The Research And Design Of A High-speed And Low-power SRAM In DSP

SRAM is a bridge between CPU and memory, which is also an important part of digital signal processor. While processing technique moves toward sub-micron and nano these years, the shrinking of characteristic size probabilizes faster access time and higher density of integration, and yet puts SRAM into big challenges. Performance improvement of SRAM becomes a bottleneck of the digital signal processor development.For the purpose of meeting demands of high speed and high stability in certain circumstances under condiction of sub-micron and nano, in this paper, an optimal 512×32bit SRAM with fast access time and high stability is designed under TSMC 0.18μm CMOS process.First, based on the research of SRAM operation theory, system architecture, together with memory array division and peripheral circuits arrangement, is presented according to design requirements. Further, for the given requirements, modified designs for the memory cell and peripheral circuits are proposed. For the memory cell design, a novel 9T SRAM cell whose structure separates read and write path to ensure high data stability is adoped. Then the reasonable sizes of the transistors in the 9T are worked out so as to achieve otherwise performances.
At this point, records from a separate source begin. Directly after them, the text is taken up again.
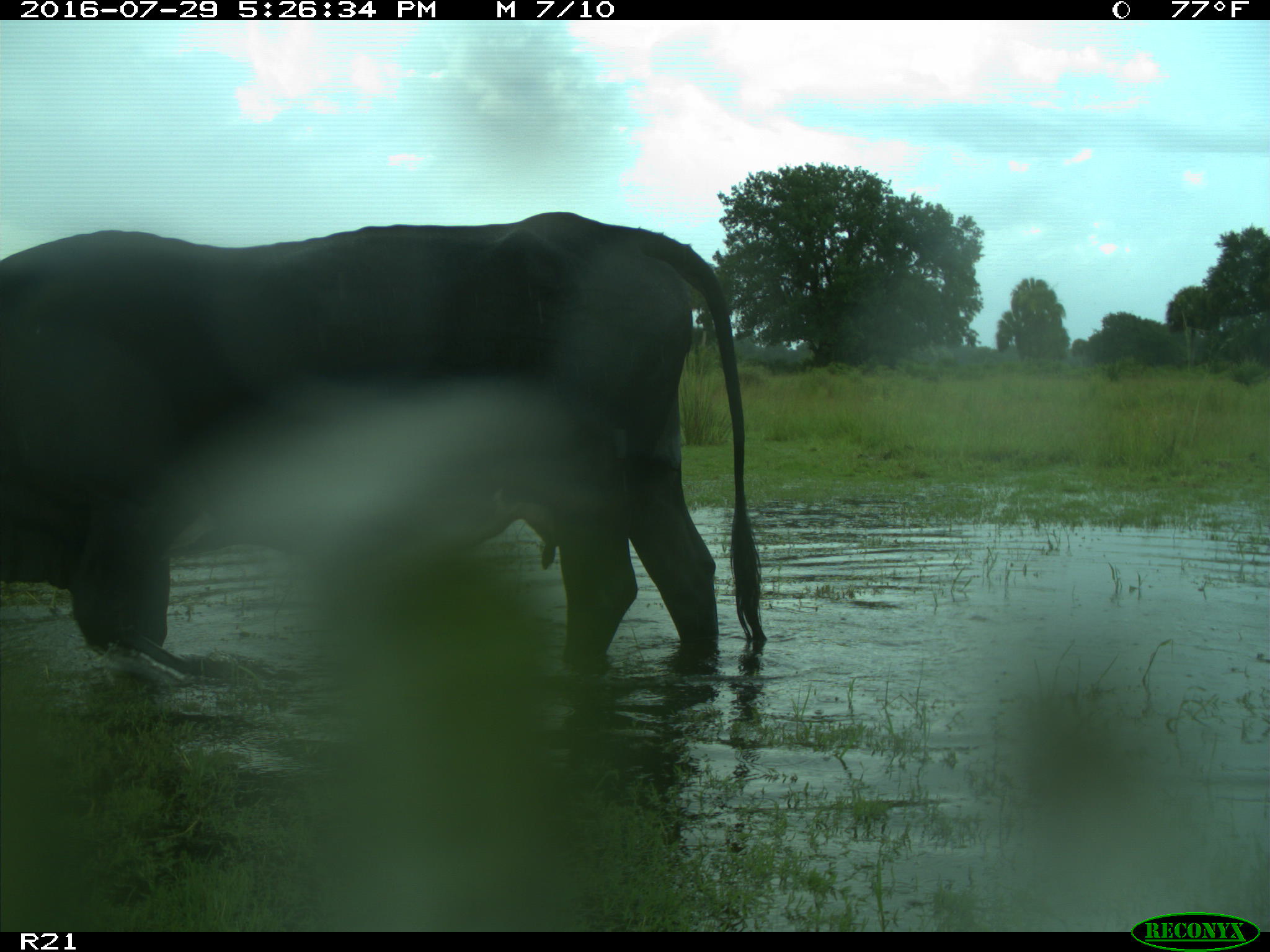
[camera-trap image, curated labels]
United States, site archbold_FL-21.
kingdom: Animalia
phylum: Chordata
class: Mammalia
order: Artiodactyla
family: Bovidae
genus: Bos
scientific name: Bos taurus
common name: domestic cow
Bos taurus (domestic cow).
For peripheral circuits design, emphases are considered differently based on their functions respectively. Delay model is study while designing decoder, and other factors like speed, cost and chip area are taken into account. A scheme of stage-devided decoder is chosen to fasten speed and lower power,then the sizes of output drivers on each stage are calculated. When the paper goes on to sense amplifier design, a current-voltage hybrid mood amplifier is proposed in this paper. Unlike other current amplifier, the proposed work gains high performances without being influenced by device mismatching.Followed the circuit design, the layout of the proposed 512×32bit SRAM circuit is accomplished, then pre and post-simulation of circuits is carried using comprehensive simulation method.The results show that the speed and power of the proposed SRAM memory meet the design requirements. Although the area increases by using 9T SRAM cell, with stability decreasing in sub-micron and nano, for certain devices with high demand of stability, the proposed SRAM in this paper is feasible.